→ **Data**
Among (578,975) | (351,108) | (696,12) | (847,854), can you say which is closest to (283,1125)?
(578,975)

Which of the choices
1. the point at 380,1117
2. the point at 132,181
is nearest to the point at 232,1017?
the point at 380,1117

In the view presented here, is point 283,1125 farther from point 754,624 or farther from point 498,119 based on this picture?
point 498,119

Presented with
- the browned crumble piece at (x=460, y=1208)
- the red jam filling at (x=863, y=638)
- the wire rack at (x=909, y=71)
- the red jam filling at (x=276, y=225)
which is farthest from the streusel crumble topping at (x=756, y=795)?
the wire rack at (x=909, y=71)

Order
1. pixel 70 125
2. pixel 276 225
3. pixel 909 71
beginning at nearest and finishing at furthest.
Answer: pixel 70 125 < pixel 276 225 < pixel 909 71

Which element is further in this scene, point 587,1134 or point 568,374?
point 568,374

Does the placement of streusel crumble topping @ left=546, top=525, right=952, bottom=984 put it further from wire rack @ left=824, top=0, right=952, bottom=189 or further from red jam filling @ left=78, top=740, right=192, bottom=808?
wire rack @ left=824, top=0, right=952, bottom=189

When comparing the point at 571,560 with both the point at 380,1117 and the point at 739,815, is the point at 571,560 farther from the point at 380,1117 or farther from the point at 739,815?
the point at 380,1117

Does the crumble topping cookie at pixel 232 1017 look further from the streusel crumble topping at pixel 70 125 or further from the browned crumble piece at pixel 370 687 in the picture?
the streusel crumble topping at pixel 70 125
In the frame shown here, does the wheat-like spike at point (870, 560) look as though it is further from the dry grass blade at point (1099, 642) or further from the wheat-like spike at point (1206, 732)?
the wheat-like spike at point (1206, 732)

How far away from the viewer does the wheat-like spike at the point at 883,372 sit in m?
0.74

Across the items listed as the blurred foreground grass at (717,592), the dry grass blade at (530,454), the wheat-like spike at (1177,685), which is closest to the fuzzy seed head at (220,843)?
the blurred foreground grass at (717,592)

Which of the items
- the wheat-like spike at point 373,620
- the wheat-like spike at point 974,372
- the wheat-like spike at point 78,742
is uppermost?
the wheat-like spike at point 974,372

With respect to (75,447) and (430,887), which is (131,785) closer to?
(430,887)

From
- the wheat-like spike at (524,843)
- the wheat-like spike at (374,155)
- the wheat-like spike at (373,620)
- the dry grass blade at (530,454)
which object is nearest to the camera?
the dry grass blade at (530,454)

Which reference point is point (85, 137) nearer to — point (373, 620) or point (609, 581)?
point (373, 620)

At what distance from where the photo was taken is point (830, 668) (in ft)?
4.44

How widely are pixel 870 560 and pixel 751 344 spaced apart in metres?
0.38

→ **Exercise**
Rewrite the listing above, changing every occurrence of "red jam filling" to "jam layer" and keeping all other text the same.

→ **Full output**
Among (578,975) | (351,108) | (696,12) | (847,854), can you say which is closest to (283,1125)?
(578,975)

Which of the choices
1. the point at 380,1117
2. the point at 132,181
is nearest to the point at 232,1017?
the point at 380,1117

In the view presented here, is point 283,1125 farther from point 754,624 or farther from point 498,119 based on this picture?
point 498,119

Presented with
- the browned crumble piece at (x=460, y=1208)
- the jam layer at (x=863, y=638)
- the wire rack at (x=909, y=71)
- the jam layer at (x=276, y=225)
which is farthest from the streusel crumble topping at (x=756, y=795)?
the wire rack at (x=909, y=71)

Order
1. pixel 70 125
2. pixel 276 225
3. pixel 909 71
beginning at nearest and finishing at furthest.
Answer: pixel 70 125 < pixel 276 225 < pixel 909 71

Which element is further in this scene, point 587,1134 or point 568,374?
point 568,374

Does the placement of streusel crumble topping @ left=546, top=525, right=952, bottom=984 put it further from wire rack @ left=824, top=0, right=952, bottom=189 or further from jam layer @ left=78, top=740, right=192, bottom=808?
wire rack @ left=824, top=0, right=952, bottom=189

When comparing the point at 571,560 with both the point at 380,1117 and the point at 739,815, is the point at 571,560 farther from the point at 380,1117 or farther from the point at 739,815?
the point at 380,1117

Does the crumble topping cookie at pixel 232 1017 look further from the streusel crumble topping at pixel 70 125 or further from the browned crumble piece at pixel 370 687 in the picture?
the streusel crumble topping at pixel 70 125
In the frame shown here, does the wheat-like spike at point (870, 560) look as though it is further from the dry grass blade at point (1099, 642) or further from the wheat-like spike at point (1206, 732)?
the wheat-like spike at point (1206, 732)

How far away from the viewer does the wheat-like spike at the point at 883,372 sit in m?
0.74

Across the items listed as the blurred foreground grass at (717,592), the dry grass blade at (530,454), the wheat-like spike at (1177,685), which is closest to the fuzzy seed head at (220,843)?
the blurred foreground grass at (717,592)

Which of the items
- the wheat-like spike at point 373,620
- the wheat-like spike at point 974,372
- the wheat-like spike at point 78,742
is uppermost?
the wheat-like spike at point 974,372

With respect to (75,447) and (430,887), which is (131,785) closer to?
(430,887)

From
- the wheat-like spike at (524,843)
- the wheat-like spike at (374,155)
- the wheat-like spike at (373,620)
- the dry grass blade at (530,454)
which object is nearest to the camera?
the dry grass blade at (530,454)

Which reference point is point (85, 137) nearer to — point (373, 620) or point (609, 581)?
point (373, 620)

At what distance from where the photo was taken is point (830, 668) (in ft)?
4.44

How widely are pixel 870 560 and pixel 751 344 spaced apart in metres?
0.38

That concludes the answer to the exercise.